Pyrazine Signalling in Commensal and Pathogenic Bacteria

Quorum sensing (QS) is a cell–cell communication process that allows bacteria to modify their behaviour in response to changes in the cell number and species composition of the vicinal community. Many, if not all, bacteria use QS to orchestrate the gene expression programs underlying collective behaviors. QS depends on the production, detection, and response to extracellular signaling molecules called autoinducers (AIs). In the past few years, new QS-dependent functions have been discovered in various bacterial organisms frequently involving new regulatory traits and previously unknown signaling components. However, the molecular and physiological underpinnings underlying these systems are typically unknown. In this project, we study the regulatory and functional roles of a recently discovered QS pathway. The AI of this system is a novel pyrazine molecule, called DPO (3,5-dimethylpyrazin-2-ol), which is recognized by the transcriptional regulator, VqmA. DPO and VqmA were identified in the major human pathogen, Vibrio cholerae, however, DPO production is wide-spread and occurs in virulent bacteria, but also in commensal species of the intestinal microbiota. How pathogens communicate with other species to orchestrate virulence and other collective functions is largely unknown. Studying DPO signaling will provide key insights into this fascinating process, which could also become relevant for the development of innovative treatment strategies targeting multi-resistant microbial pathogens.

In the first half of the PyraSig project, we made several important discoveries regarding the DPO-mediated gene expression control in Vibrio cholerae and – more general - collective behaviors of microbial pathogens. Specifically, we discovered that the DPO pathway of V. cholerae inhibits virulence gene expression by reducing the production of the AphA transcription factor at the post-transcriptional level.
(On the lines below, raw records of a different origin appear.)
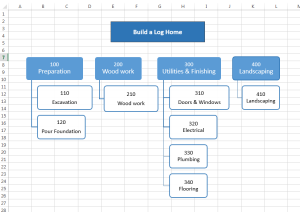 Graphical task list for log home example project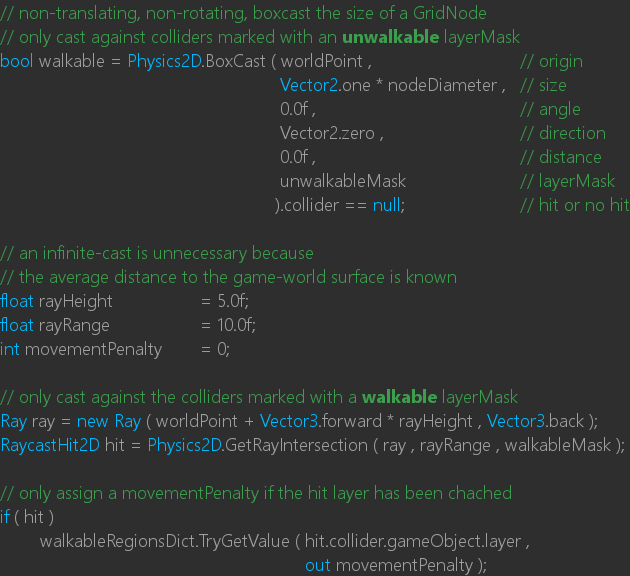 Grid::GreateGrid minimizes collision cast tests and leverages the penalty cache.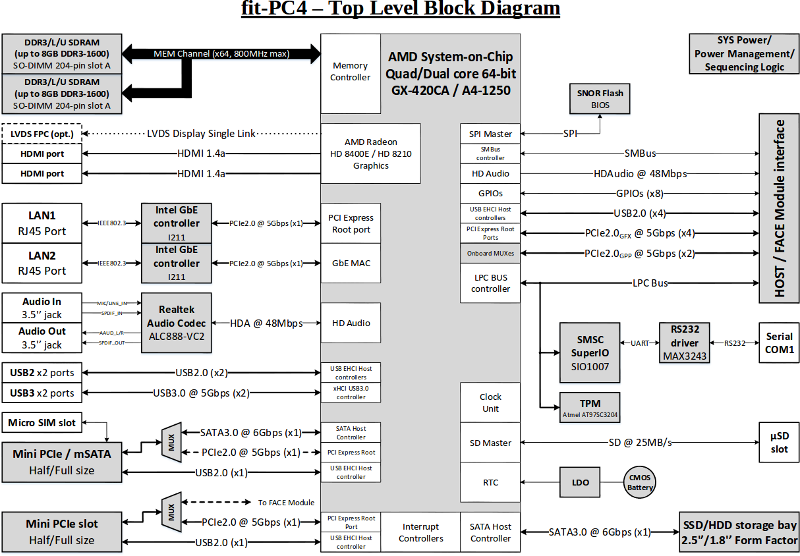 Compulab Fit-PC4 Block Diagram (Click for Full Size)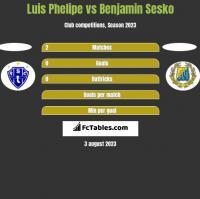 Luis Phelipe vs Benjamin Sesko h2h player stats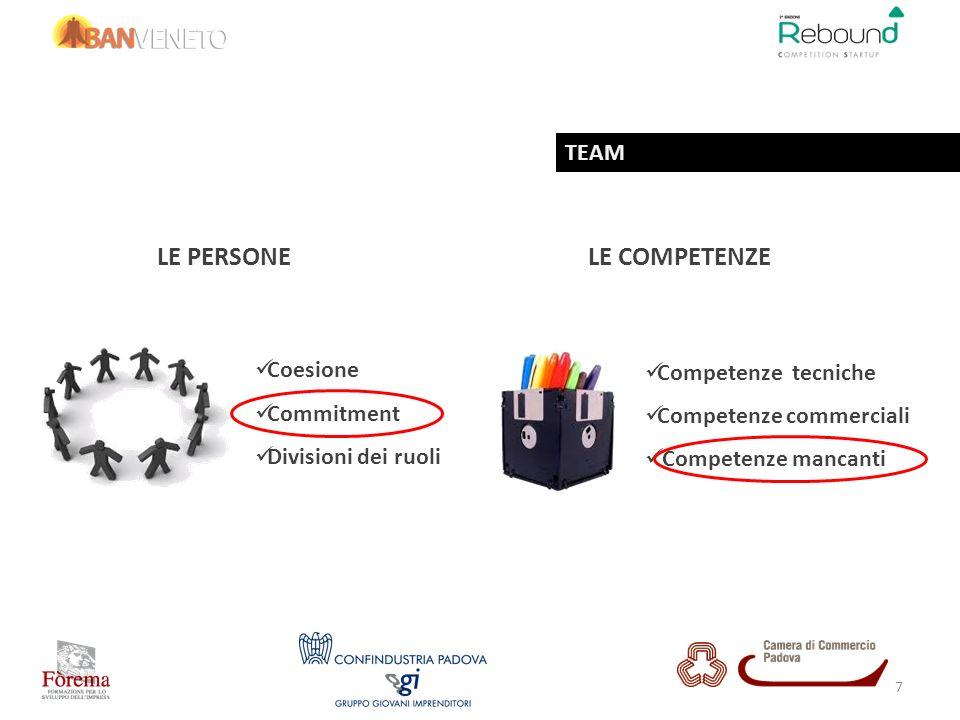 Coesione Commitment Divisioni dei ruoli Competenze tecniche Competenze commerciali Competenze mancanti LE PERSONELE COMPETENZE TEAM 7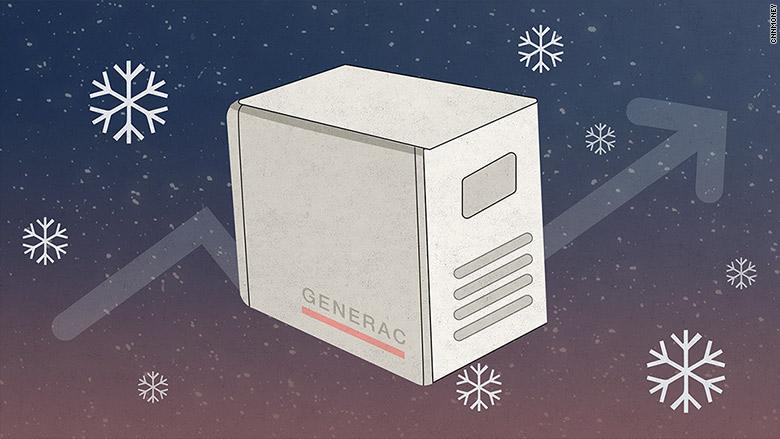 generator stock blizzard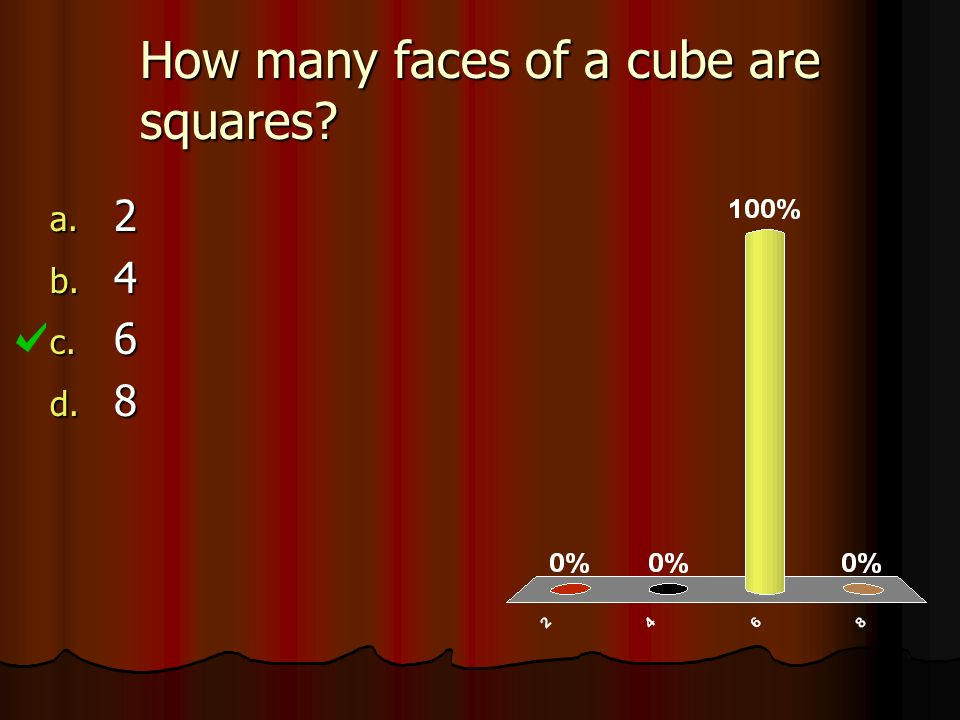 How many faces of a cube are squares? a. 2 b. 4 c. 6 d. 8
We pinpointed the VqmR small non-coding RNA (sRNA) as the key regulator of this signaling pathway and studied the molecular underpinnings of gene regulation by this sRNA. We were able to identify a new principle of RNA-based gene regulation, which prompted us to identify and additional sRNAs from V. cholerae. Here, we were able to identify the sRNAs VrrA, MicV, FarS, and VadR as important regulators of quorum sensing and virulence gene expression in this major pathogen.

In addition, to the results outlined above, our work on regulatory RNAs in Vibrio cholerae inspired us to develop a new genetic tool allowing us to the screen and characterize complex microbial phenotypes using a library of >250.000 synthetic small RNAs (see Peschek et al, EMBO J. 2019 Aug 15;38(16):e101650). This new approach provides several advantages over currently existing methods and we expect that is suitable for a variety of commensal and pathogenic bacteria and thus will have broad applications in microbiology.